> Records supplied

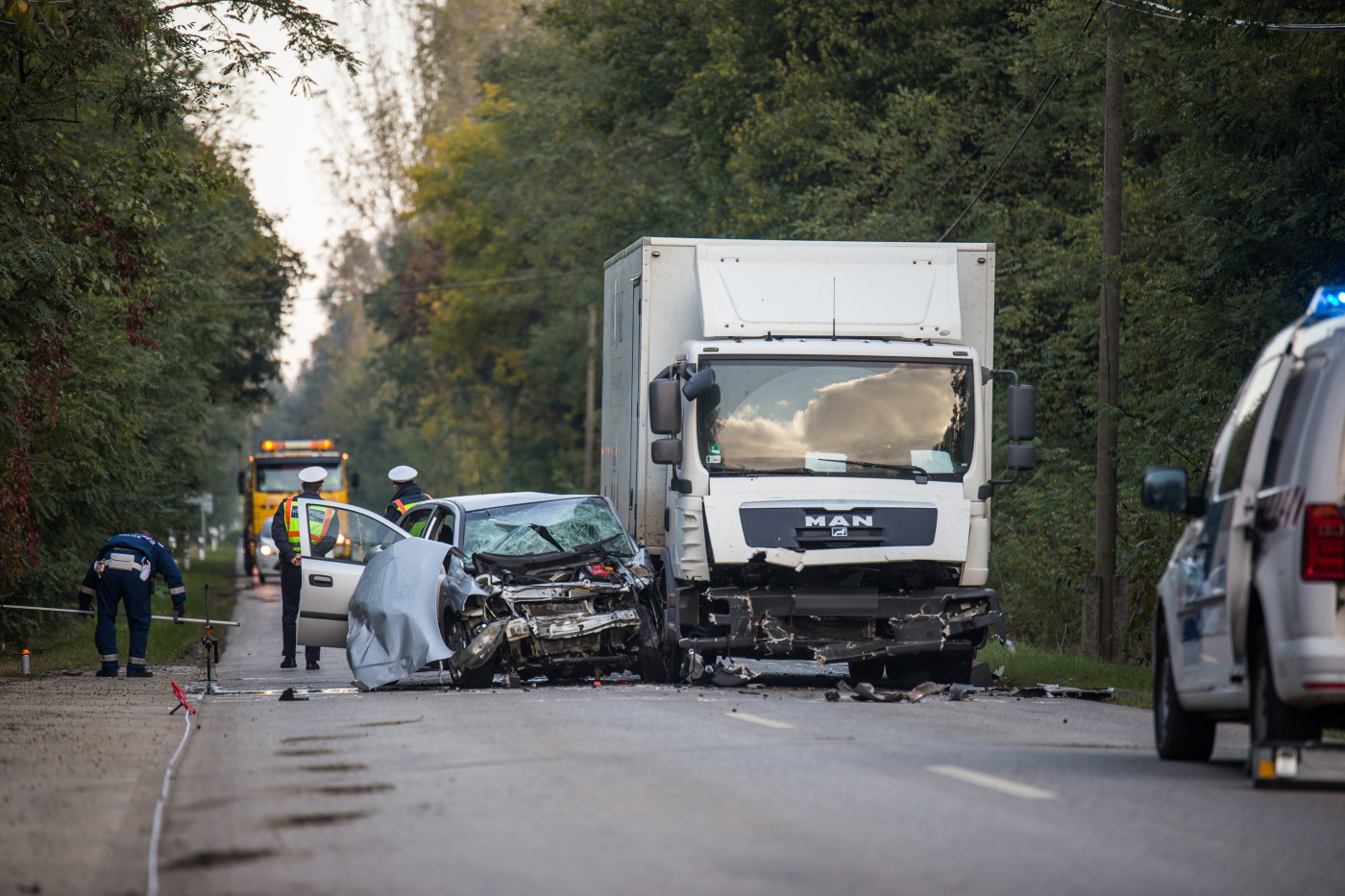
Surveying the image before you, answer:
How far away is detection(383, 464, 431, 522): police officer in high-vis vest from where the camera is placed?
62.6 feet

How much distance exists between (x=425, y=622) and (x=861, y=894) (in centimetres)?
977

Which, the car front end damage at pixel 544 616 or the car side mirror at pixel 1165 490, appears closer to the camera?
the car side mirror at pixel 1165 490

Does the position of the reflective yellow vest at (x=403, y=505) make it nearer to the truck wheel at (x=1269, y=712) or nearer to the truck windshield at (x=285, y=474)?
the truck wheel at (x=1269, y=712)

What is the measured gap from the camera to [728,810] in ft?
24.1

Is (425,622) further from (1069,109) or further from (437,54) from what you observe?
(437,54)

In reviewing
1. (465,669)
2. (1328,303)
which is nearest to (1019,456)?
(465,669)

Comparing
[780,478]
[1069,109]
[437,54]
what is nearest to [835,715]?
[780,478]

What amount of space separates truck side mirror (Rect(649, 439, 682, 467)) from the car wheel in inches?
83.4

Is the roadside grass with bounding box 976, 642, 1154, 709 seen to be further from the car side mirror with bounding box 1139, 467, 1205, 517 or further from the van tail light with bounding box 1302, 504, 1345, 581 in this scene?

> Problem requirements
Reproduce the records above word for word, from the first line to the last, and omit the pictures.

> Answer
Surveying the image before you, answer:
How far away is detection(383, 464, 431, 522): police officer in high-vis vest from where the camera is placed?
62.6 feet

How much distance exists between (x=425, y=622) and (x=861, y=894) (in centimetres)?
977

Which, the car front end damage at pixel 544 616 or the car side mirror at pixel 1165 490, appears closer to the camera?
the car side mirror at pixel 1165 490

Does the position of the reflective yellow vest at (x=403, y=505) make it nearer to the truck wheel at (x=1269, y=712) or nearer to the truck windshield at (x=285, y=474)?
the truck wheel at (x=1269, y=712)

What is the measured gap from the camera to [728,810] in ft?
24.1

Is (425,622) further from (1069,109) or further from (437,54) from what you observe?
(437,54)

In reviewing
1. (465,669)
2. (1328,303)
which is nearest to (1019,456)?
(465,669)

Comparing
[780,478]
[1069,109]
[437,54]
what is nearest to [835,715]?
[780,478]

What amount of space separates truck side mirror (Rect(649, 439, 682, 467)) from the car wheel in inches?
83.4

Is the roadside grass with bounding box 976, 642, 1154, 709 seen to be further from the car side mirror with bounding box 1139, 467, 1205, 517 or further from the van tail light with bounding box 1302, 504, 1345, 581 in this scene?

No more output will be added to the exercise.